On August 20, a force consisting of twenty-three Soviet Army divisions invaded Czechoslovakia. Token NSWP contingents, including one Hungarian, two East German, and two Polish divisions, along with one Bulgarian brigade, also took part in the invasion. In the wake of its invasion, the Soviet Union installed a more compliant communist party leadership and concluded a status-of-forces agreement with Czechoslovakia, which established a permanent Soviet presence in that country for the first time. Five Soviet Army divisions remained in Czechoslovakia to protect the country from future "imperialist threats." These troops became the Central Group of Forces (CGF) and added to Soviet strength directly bordering NATO. The Czechoslovak Army, having failed to oppose the Soviet intervention and defend the country's sovereignty, suffered a tremendous loss of prestige after 1968. At Soviet direction, reliable Czechoslovak authorities conducted a purge and political re-education campaign in the Czechoslovak Army and cut its size. After 1968 the Soviet Union closed and reorganized the Klement Gottwald Military Academy. With its one-time junior partner now proven unreliable, the Soviet Union turned to Poland as its principal East European ally.

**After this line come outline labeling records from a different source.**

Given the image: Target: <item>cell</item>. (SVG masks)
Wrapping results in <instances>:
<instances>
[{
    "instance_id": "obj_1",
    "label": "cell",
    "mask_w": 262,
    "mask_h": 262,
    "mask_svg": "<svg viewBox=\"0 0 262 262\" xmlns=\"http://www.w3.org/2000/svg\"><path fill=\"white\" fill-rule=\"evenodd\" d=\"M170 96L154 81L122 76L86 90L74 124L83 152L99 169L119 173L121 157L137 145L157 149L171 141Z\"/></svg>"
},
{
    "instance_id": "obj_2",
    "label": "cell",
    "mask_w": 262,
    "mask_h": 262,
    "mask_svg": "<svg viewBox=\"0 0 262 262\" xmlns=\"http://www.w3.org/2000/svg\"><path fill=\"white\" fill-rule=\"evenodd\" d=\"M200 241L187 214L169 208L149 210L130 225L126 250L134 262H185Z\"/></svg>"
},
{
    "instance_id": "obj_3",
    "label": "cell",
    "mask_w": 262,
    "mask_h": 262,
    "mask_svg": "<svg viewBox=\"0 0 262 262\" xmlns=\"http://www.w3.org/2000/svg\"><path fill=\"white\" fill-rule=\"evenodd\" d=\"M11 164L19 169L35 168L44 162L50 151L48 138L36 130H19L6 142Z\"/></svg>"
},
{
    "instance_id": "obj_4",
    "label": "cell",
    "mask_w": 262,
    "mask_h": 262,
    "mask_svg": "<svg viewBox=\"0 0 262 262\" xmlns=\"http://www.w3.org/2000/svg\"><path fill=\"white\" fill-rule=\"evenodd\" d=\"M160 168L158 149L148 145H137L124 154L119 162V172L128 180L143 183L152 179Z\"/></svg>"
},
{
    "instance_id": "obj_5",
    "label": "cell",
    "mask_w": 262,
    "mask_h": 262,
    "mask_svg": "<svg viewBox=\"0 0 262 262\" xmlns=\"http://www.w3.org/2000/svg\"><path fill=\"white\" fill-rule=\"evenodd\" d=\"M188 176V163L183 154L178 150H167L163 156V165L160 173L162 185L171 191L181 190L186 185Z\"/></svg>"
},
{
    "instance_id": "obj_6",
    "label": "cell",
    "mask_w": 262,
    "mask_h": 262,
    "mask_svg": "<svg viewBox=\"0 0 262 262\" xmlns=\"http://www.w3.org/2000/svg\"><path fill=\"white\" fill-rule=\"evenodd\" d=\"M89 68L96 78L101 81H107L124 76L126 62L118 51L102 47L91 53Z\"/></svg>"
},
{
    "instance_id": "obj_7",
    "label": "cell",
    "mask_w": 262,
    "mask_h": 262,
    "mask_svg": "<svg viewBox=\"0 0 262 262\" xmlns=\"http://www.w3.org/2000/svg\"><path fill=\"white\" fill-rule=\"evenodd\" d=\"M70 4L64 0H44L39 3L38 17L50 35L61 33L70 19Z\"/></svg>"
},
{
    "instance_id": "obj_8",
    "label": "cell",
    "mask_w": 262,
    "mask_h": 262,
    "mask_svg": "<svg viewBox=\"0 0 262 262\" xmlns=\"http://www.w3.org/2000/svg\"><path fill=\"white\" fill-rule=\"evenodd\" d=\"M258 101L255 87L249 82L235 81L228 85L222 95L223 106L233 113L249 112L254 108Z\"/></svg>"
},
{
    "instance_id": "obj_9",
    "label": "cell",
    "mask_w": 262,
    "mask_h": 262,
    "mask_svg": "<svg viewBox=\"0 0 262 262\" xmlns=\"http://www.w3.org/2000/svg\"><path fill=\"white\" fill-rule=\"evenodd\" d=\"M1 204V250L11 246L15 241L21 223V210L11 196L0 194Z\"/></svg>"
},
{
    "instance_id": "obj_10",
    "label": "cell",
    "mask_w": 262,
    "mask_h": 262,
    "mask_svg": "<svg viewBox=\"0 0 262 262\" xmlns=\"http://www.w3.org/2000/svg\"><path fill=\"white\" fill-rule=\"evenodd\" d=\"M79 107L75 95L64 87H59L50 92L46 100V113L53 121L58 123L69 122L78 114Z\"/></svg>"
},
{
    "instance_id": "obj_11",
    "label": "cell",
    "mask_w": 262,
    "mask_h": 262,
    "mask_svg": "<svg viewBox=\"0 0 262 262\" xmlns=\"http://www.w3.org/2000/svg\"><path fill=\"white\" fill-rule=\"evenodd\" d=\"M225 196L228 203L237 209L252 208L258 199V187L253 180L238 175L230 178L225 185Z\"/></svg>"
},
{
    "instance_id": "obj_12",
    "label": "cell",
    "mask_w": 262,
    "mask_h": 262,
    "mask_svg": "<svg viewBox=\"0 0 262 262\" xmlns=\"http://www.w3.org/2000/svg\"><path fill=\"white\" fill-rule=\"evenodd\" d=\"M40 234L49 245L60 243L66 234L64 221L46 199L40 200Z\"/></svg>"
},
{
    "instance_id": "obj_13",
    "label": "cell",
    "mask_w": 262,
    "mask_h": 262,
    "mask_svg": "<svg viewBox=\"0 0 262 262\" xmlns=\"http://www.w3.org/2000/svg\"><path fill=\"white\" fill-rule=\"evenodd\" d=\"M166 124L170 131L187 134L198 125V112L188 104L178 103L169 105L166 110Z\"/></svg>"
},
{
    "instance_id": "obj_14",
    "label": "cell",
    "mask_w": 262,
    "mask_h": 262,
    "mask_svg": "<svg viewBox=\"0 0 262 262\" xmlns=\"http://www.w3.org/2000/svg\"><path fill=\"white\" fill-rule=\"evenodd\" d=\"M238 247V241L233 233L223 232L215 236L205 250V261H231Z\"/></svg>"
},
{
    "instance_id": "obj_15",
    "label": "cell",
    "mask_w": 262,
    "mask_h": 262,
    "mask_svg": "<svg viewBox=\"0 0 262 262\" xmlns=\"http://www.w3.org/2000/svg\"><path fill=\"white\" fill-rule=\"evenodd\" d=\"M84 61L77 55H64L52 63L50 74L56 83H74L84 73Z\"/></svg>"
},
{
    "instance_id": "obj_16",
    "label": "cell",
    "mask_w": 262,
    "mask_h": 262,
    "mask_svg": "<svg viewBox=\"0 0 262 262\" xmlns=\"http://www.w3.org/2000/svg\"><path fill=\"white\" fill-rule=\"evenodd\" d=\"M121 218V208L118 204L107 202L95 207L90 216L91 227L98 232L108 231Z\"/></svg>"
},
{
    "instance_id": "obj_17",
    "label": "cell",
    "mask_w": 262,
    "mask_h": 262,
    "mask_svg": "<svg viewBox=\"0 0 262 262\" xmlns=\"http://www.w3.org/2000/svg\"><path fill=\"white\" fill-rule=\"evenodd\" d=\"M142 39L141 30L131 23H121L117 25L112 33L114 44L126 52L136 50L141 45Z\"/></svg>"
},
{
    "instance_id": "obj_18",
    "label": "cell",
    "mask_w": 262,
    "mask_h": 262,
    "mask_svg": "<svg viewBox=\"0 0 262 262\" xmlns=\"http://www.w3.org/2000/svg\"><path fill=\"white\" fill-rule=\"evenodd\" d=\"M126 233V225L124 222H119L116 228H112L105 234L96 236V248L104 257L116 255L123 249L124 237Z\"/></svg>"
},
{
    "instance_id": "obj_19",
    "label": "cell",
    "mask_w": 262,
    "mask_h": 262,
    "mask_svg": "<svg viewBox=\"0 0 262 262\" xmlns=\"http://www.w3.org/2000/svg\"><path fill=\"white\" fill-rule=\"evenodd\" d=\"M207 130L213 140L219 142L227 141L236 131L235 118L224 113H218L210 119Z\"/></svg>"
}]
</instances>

The Warsaw Pact invasion of Czechoslovakia showed the hollowness of the Soviet alliance system in Eastern Europe in both its political and its military aspects. The Soviet Union did not convene the PCC to invoke the Warsaw Pact during the 1968 crisis because a formal PCC session would have revealed a deep rift in the Soviet alliance and given Czechoslovakia an international platform from which it could have defended its reform program. The Soviet Union did not allow NSWP officers to direct the Warsaw Pact exercises that preceded the intervention in Czechoslovakia, and Soviet Army officers commanded all multinational exercises during the crisis. While the intervention force was mobilized and deployed under the Warsaw Pact's commander in chief, the Soviet General Staff transferred full operational command of the invasion to the commander in chief of the Soviet ground forces, Army General I. G. Pavlovskii. Despite the participation of numerous East European army units, the invasion of Czechoslovakia was not in any sense a multilateral action. The Soviet invasion force carried out all important operations on Czechoslovakia's territory. Moreover, the Soviet Union quickly withdrew all NSWP troops from Czechoslovakia to forestall the possibility of their ideological contamination. NSWP participation served primarily to make the invasion appear to be a multinational operation and to deflect direct international criticism of the Soviet Union.

While the participation of four NSWP armies in the Soviet-led invasion of Czechoslovakia demonstrated considerable Warsaw Pact cohesion, the invasion also served to erode it. The invasion of Czechoslovakia proved that the Warsaw Pact's internal mission of keeping orthodox East European communist party regimes in power -- and less orthodox ones in line -- was more important than the external mission of defending its member states against external aggression. The Soviet Union was unable to conceal the fact that the alliance served as the ultimate mechanism for its control of Eastern Europe. Formulated in response to the crisis in Czechoslovakia, the so-called Brezhnev Doctrine declared that the East European countries had "limited" sovereignty to be exercised only as long as it did not damage the interests of the "socialist commonwealth" as a whole. Since the Soviet Union defined the interests of the "socialist commonwealth," it could force its NSWP allies to respect its overwhelming security interest in keeping Eastern Europe as its buffer zone.